[[ Selected extract open ]]

Tuesday, November 20, 2012

Free to Walk in Grace

At the end of a long day, in which I feel like I've failed multiple times, the temptation to wallow in discouragement overwhelms me. I'm tired, and I want to do better - to be more. It's a far cry from where I began this morning with a wonderful discovery about God's grace vs. my works.

And yet it's not.

I'll be honest. Today I rolled out of bed feeling defeated. We had gone to bed tired and unready to begin another work week. I've been discouraged about my weight and eating/exercise habits. When I got up with Charles to feed him and play with him for the first half hour of our day, I started psyching myself up to work harder to have self-control in my eating and exercise. Mentally, I was considering how I needed to "learn" to have more self-control.

Then, I had this revelation: Is self-control something you actually learn to do, or work at, or as a fruit of the Spirit, is it something you receive simply by choosing to walk in the Spirit? Paul wrote to the church in Galatia, who couldn't stop sinking back into legalism, the "gotta-do-this-and-that-to-please-God" mentality, "Walk in the Spirit and you WILL NOT gratify the desires of the flesh."

[[ Selected extract closed ]]

Brief »
Render this sentence from the blog post in Spanish: "We had gone to bed tired and unready to begin another work week." Rely only on the blog post for what is needed here.

[[ Study material open ]]

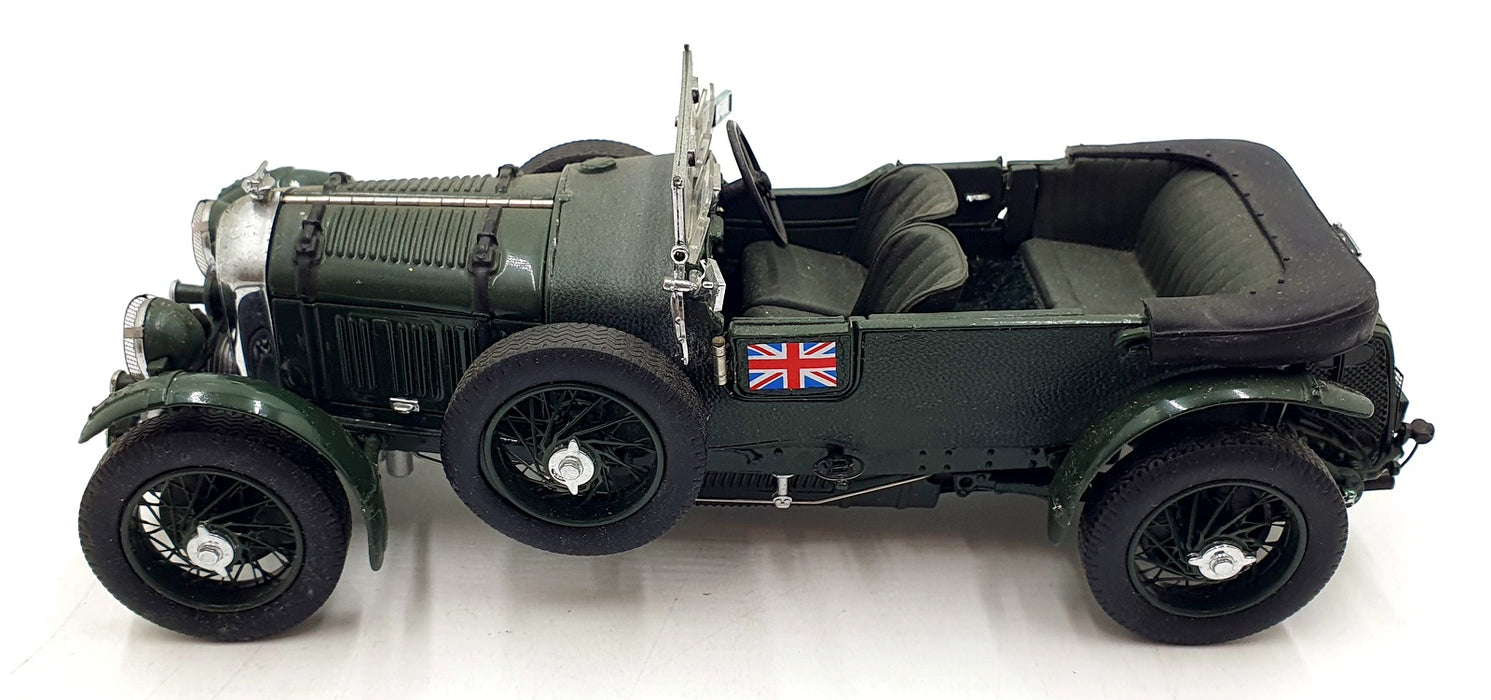 Franklin 1/24 Scale Diecast DC23426Q - 1929 Bentley 4 1/2 Litre Blower - Green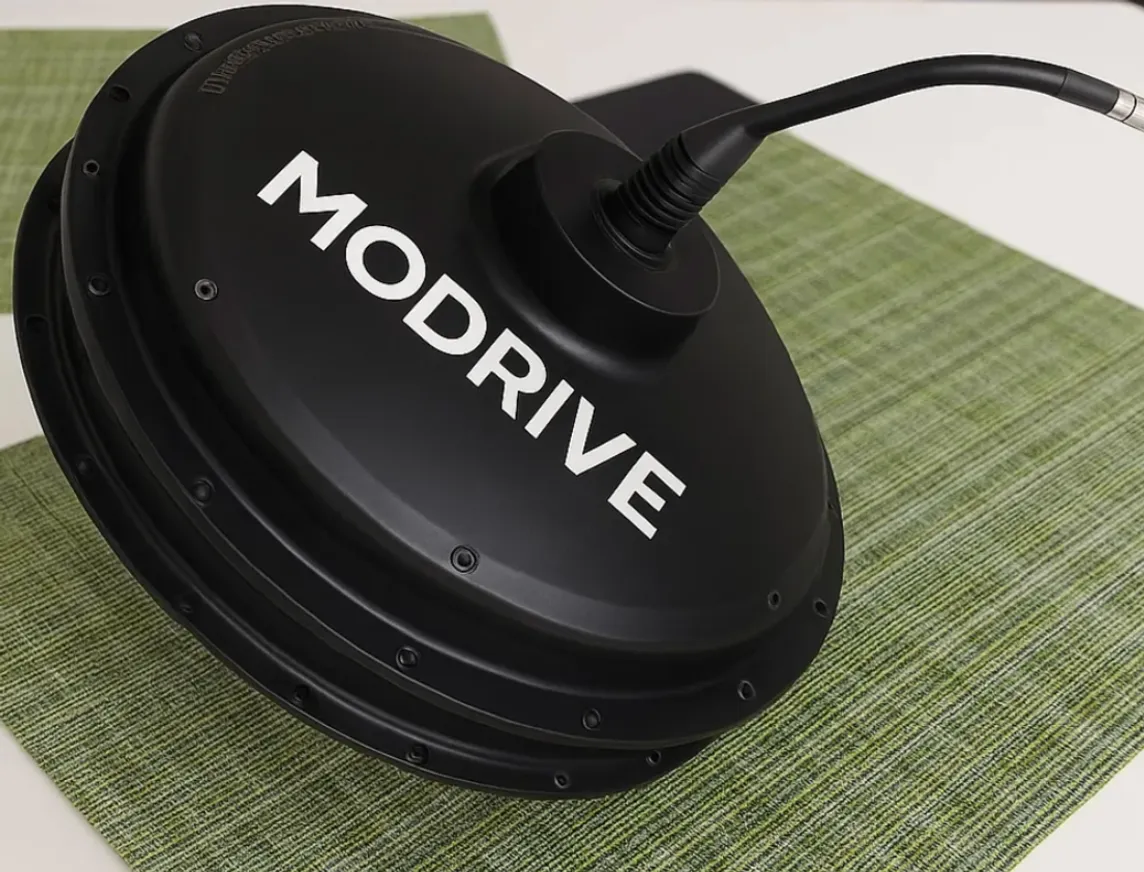 На фото: разрабатываемый электромотор&nbsp;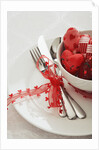 Valentines Day Themed Table Setting by Anonymous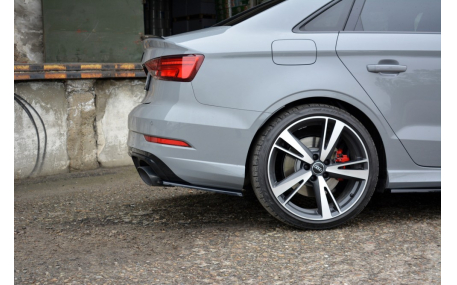 Накладка задняя Audi A3 8V 2016-2020 Sedan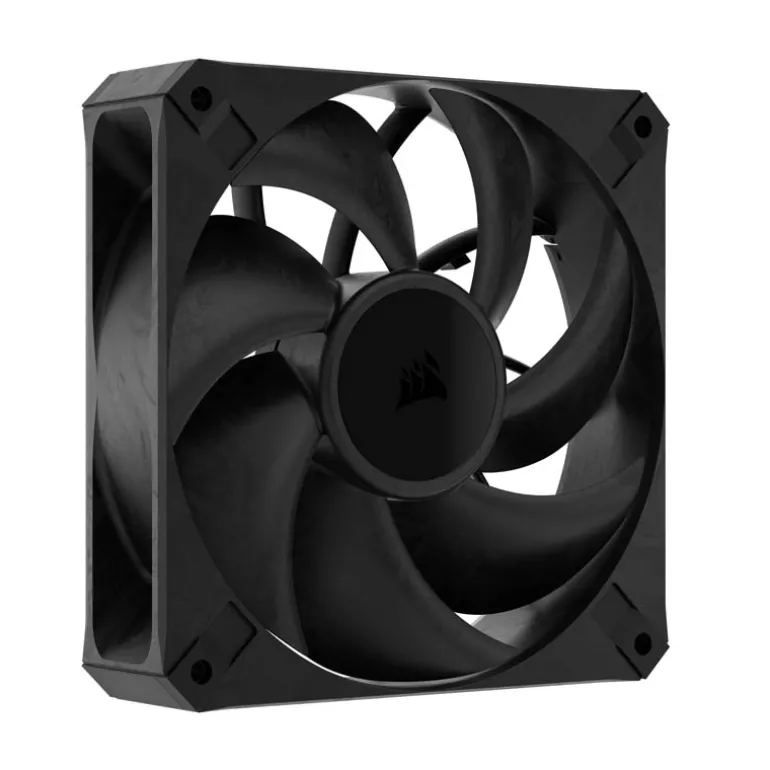 Ventilador Corsair RS120 MAX PWM 120mm Negro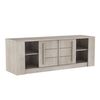 Mueble De Tv 2 Puertas Corredizas L150 Cm - Antibes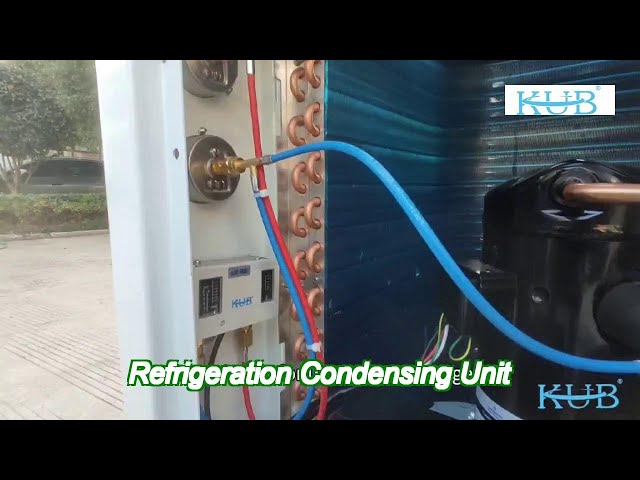 KUB ZB29KQE 4HP Copeland Condensing Unit 220V Cold Room Compressor Condenser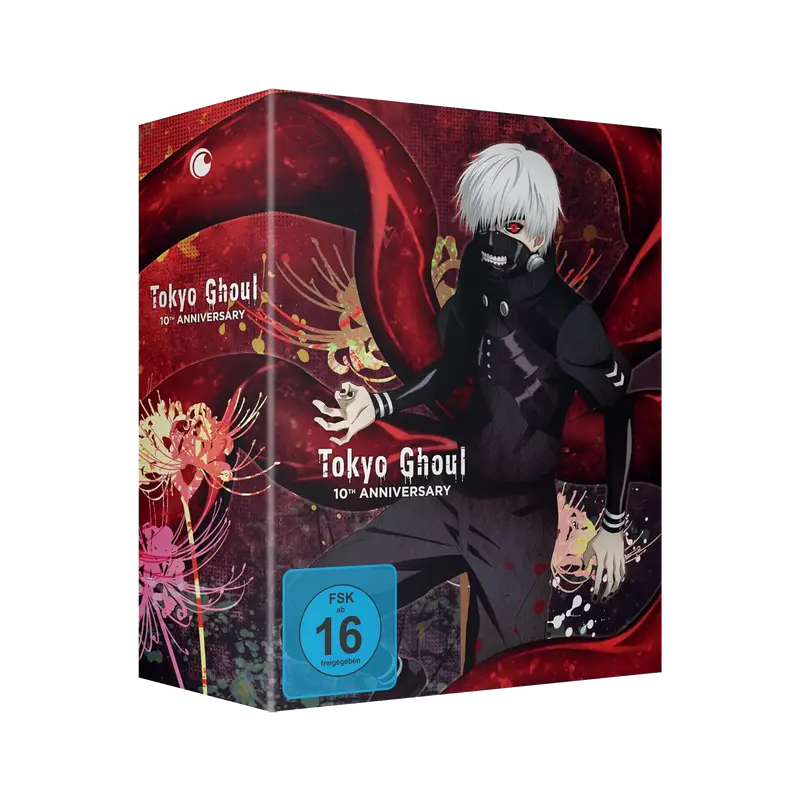 Tokyo Ghoul - Complete Series - 10th Anniversary Box Set (DVD)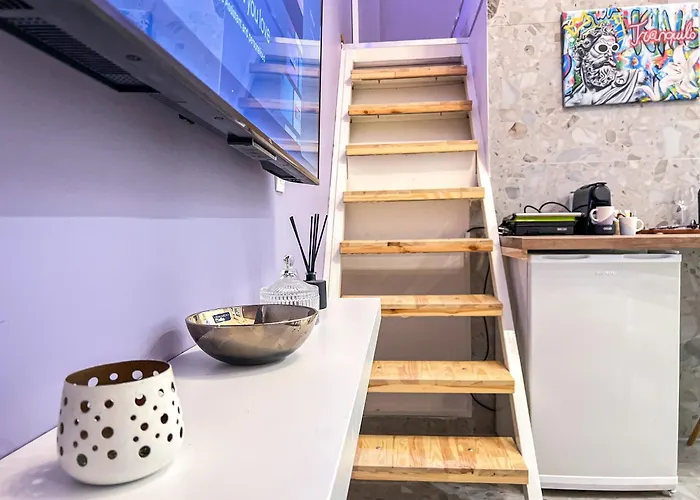 Apartament Gimispacefive - Urban Microloft In Center Saloniki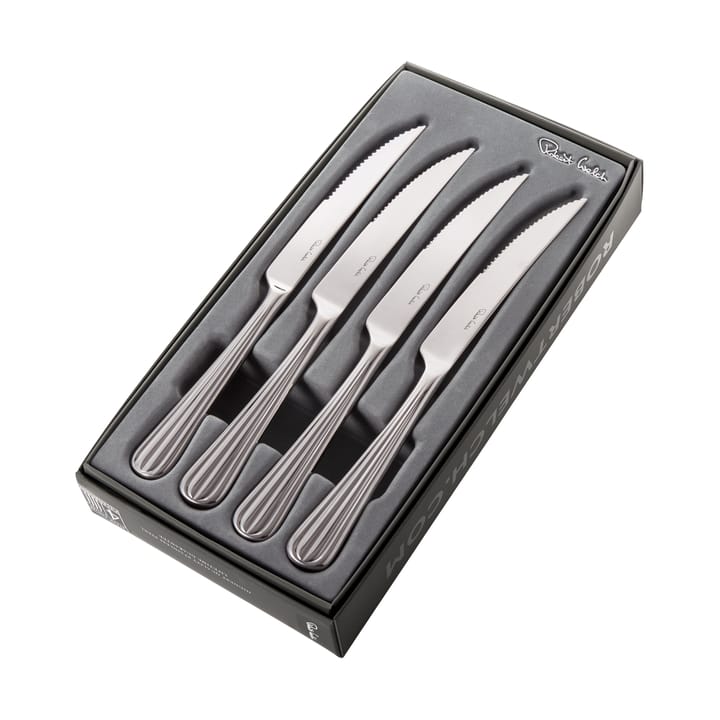 Palm Bright グリルナイフ 4パック, Stainless steel Robert Welch | ロバート ウェルチ
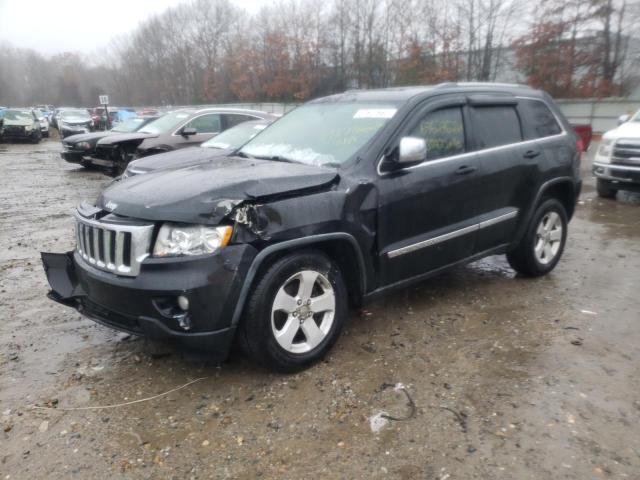 JEEP GRAND CHER 2011 with VIN 1J4RR4GG7BC590684 - Photo from auction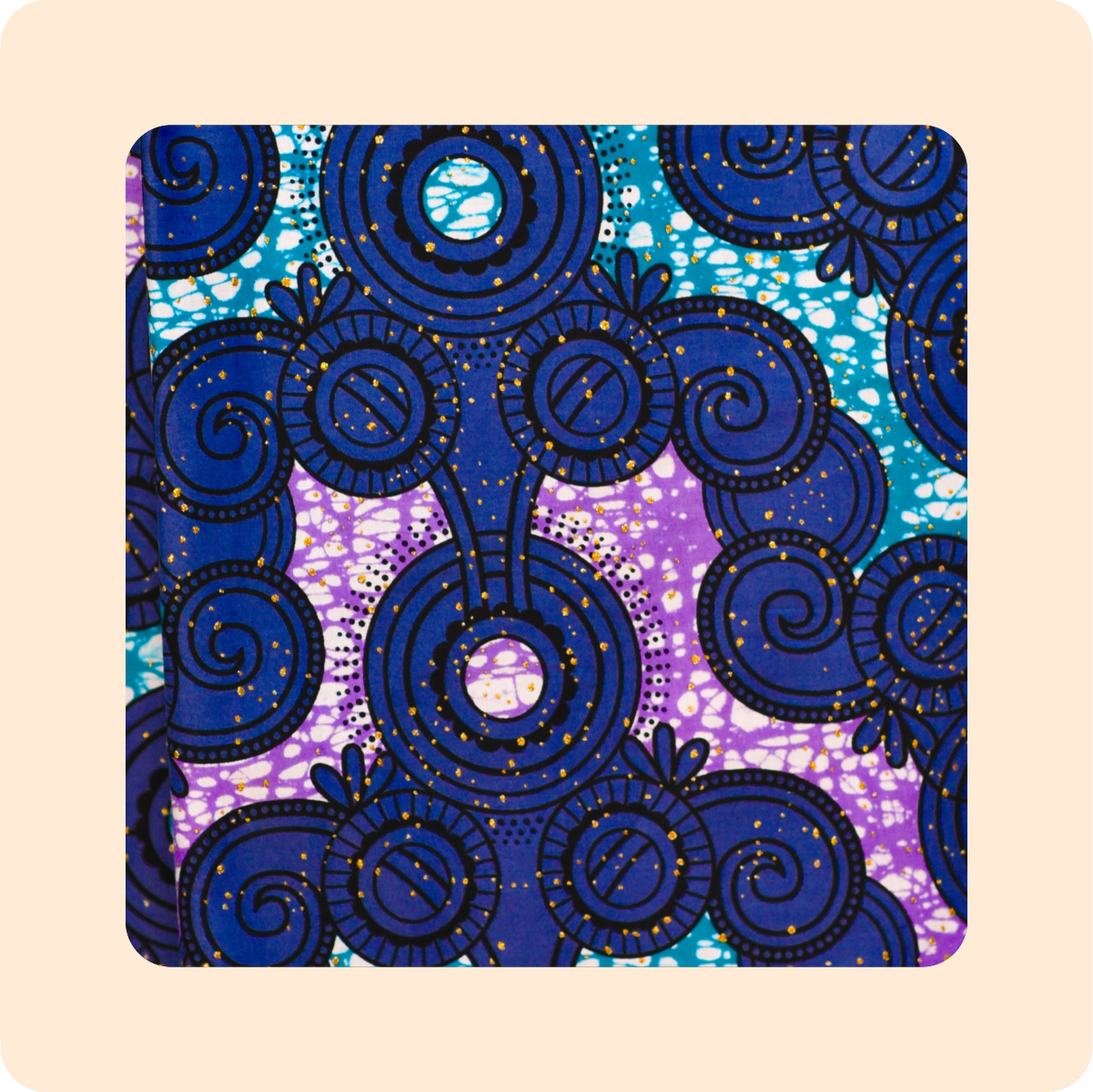 Dwakrom Holland Fabric Half Piece with Stones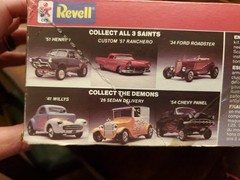 Revell ’57 FORD RANCHERO 1/25 Model Kit 7396, New Open Box Complete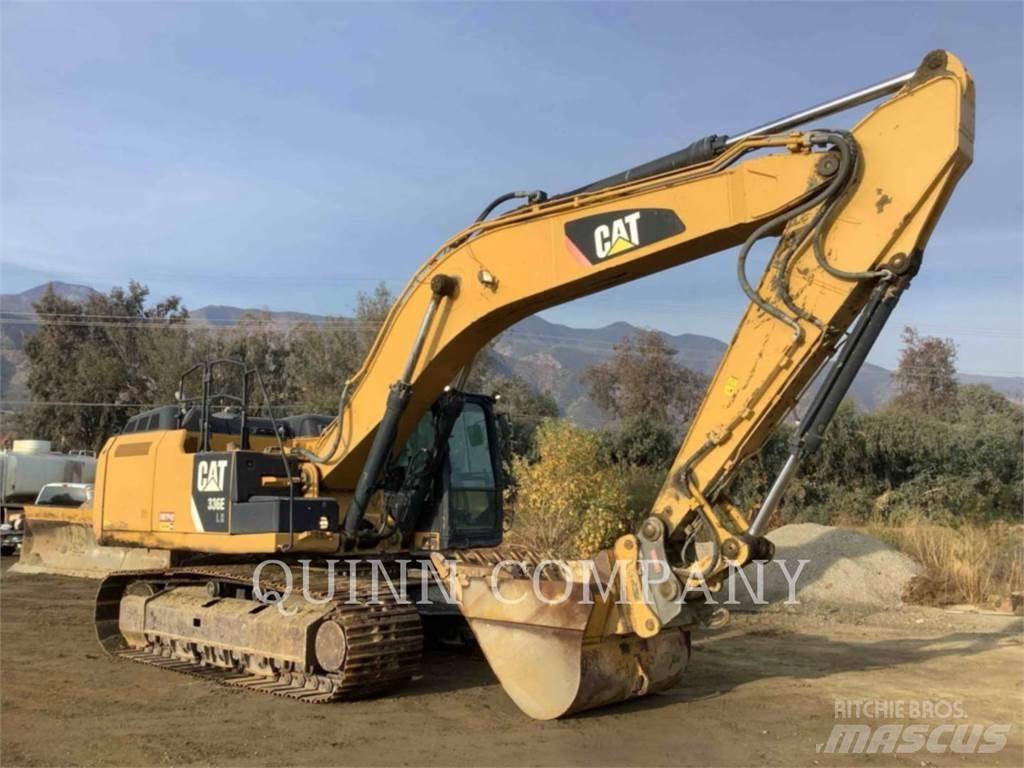 CAT 336ELH Гусеничні екскаватори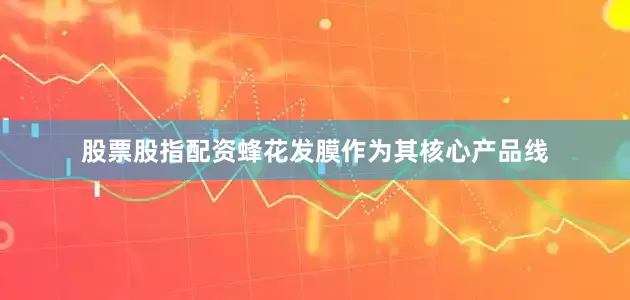 股票股指配资蜂花发膜作为其核心产品线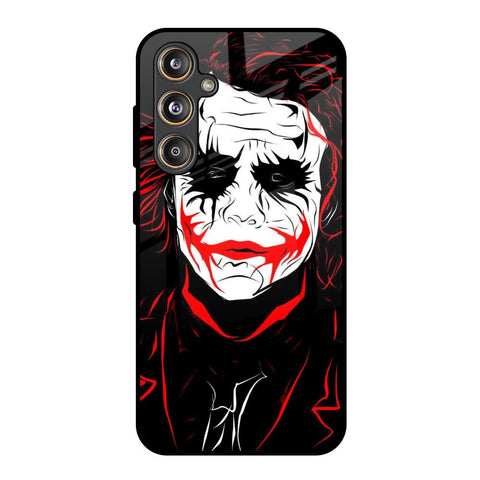 Life In Dark Glossy Case For Samsung Galaxy M55s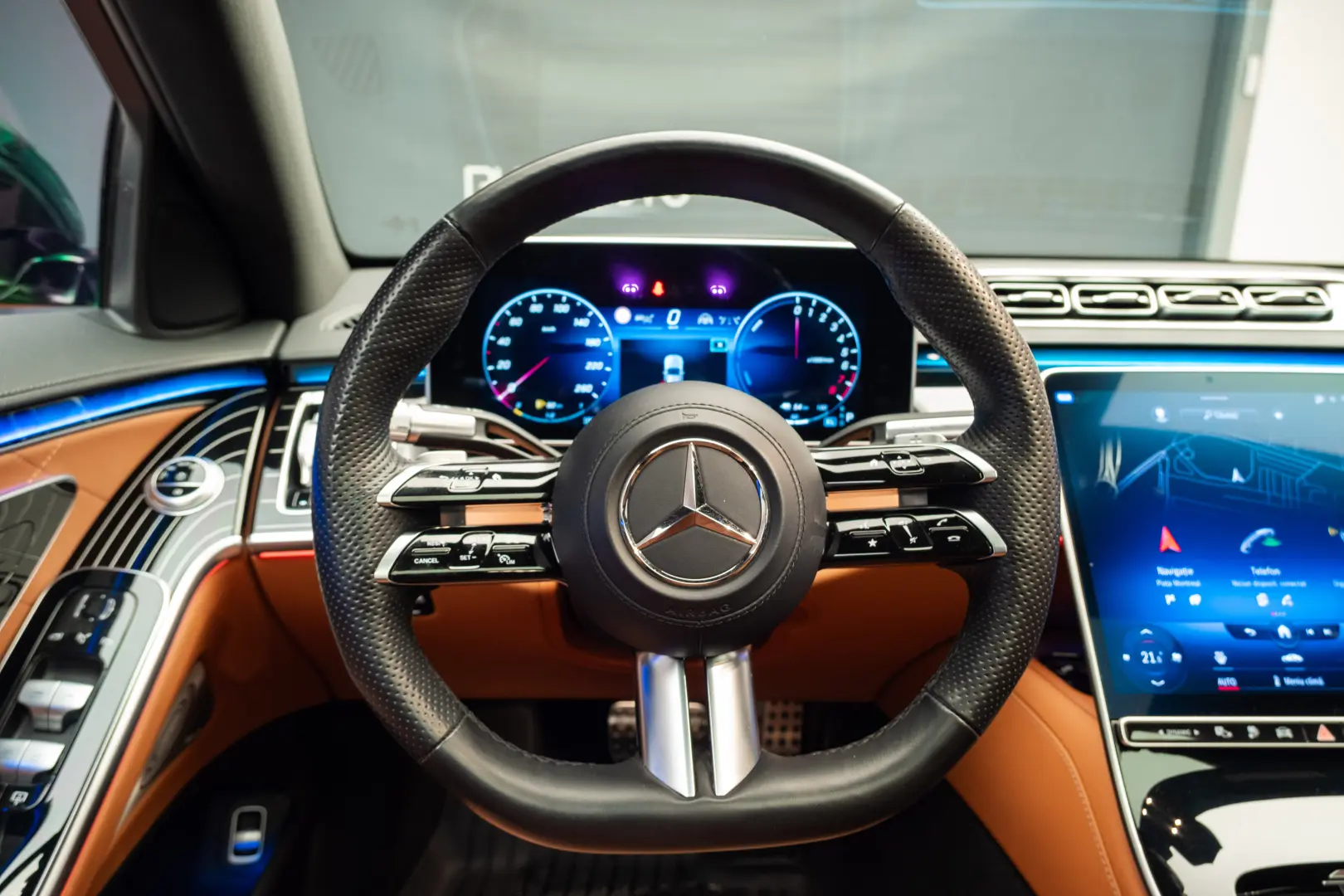 Mercedes-Benz S 580e 4MATIC Limousine lang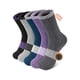 thumbnail image 1 of WAYAN 5 Pairs Merino Wool Socks for Women Hiking Socks Thermal Warm Winter Sock Women Crew Cushion Work Boot Outdoor Socks, 1 of 1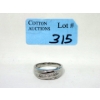 Image 1 : Men's 14 KT Gold .42 Carat Diamond Ring - Size 11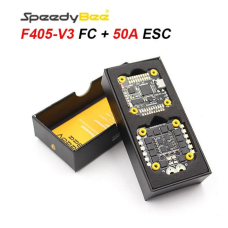 SpeedyBee F405 V3 BLS 50A 30x30 FC&ESC Stack - Полетный контроллер с регулятором скорости 3-6s BLHeli_S 4-in-1 ESC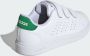 Adidas Sportswear Advantage Bas 2.0 sneakers beige ecru zwart Imitatieleer 28 - Thumbnail 11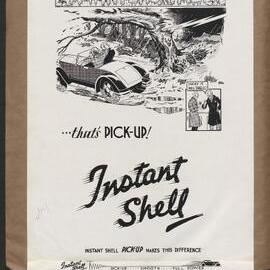 Advertisements for Shell products [9 of many]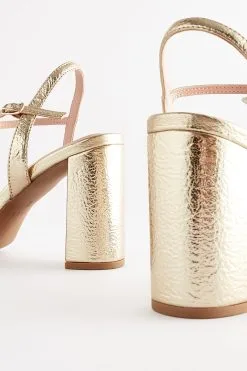 Next Forever Comfort® Block Simple Sandals -Women's Shirts & Blouses Sales U39227s8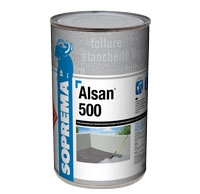 Alsan 500 SOPREMA étanchéité liquide circulable - bidon 5 kg gris anthracite ral7040 - 00033983/ANT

[[ Study material closed ]]

Completed exercise »
Nos habíamos acostado cansados y sin estar listos para empezar otra semana de trabajo.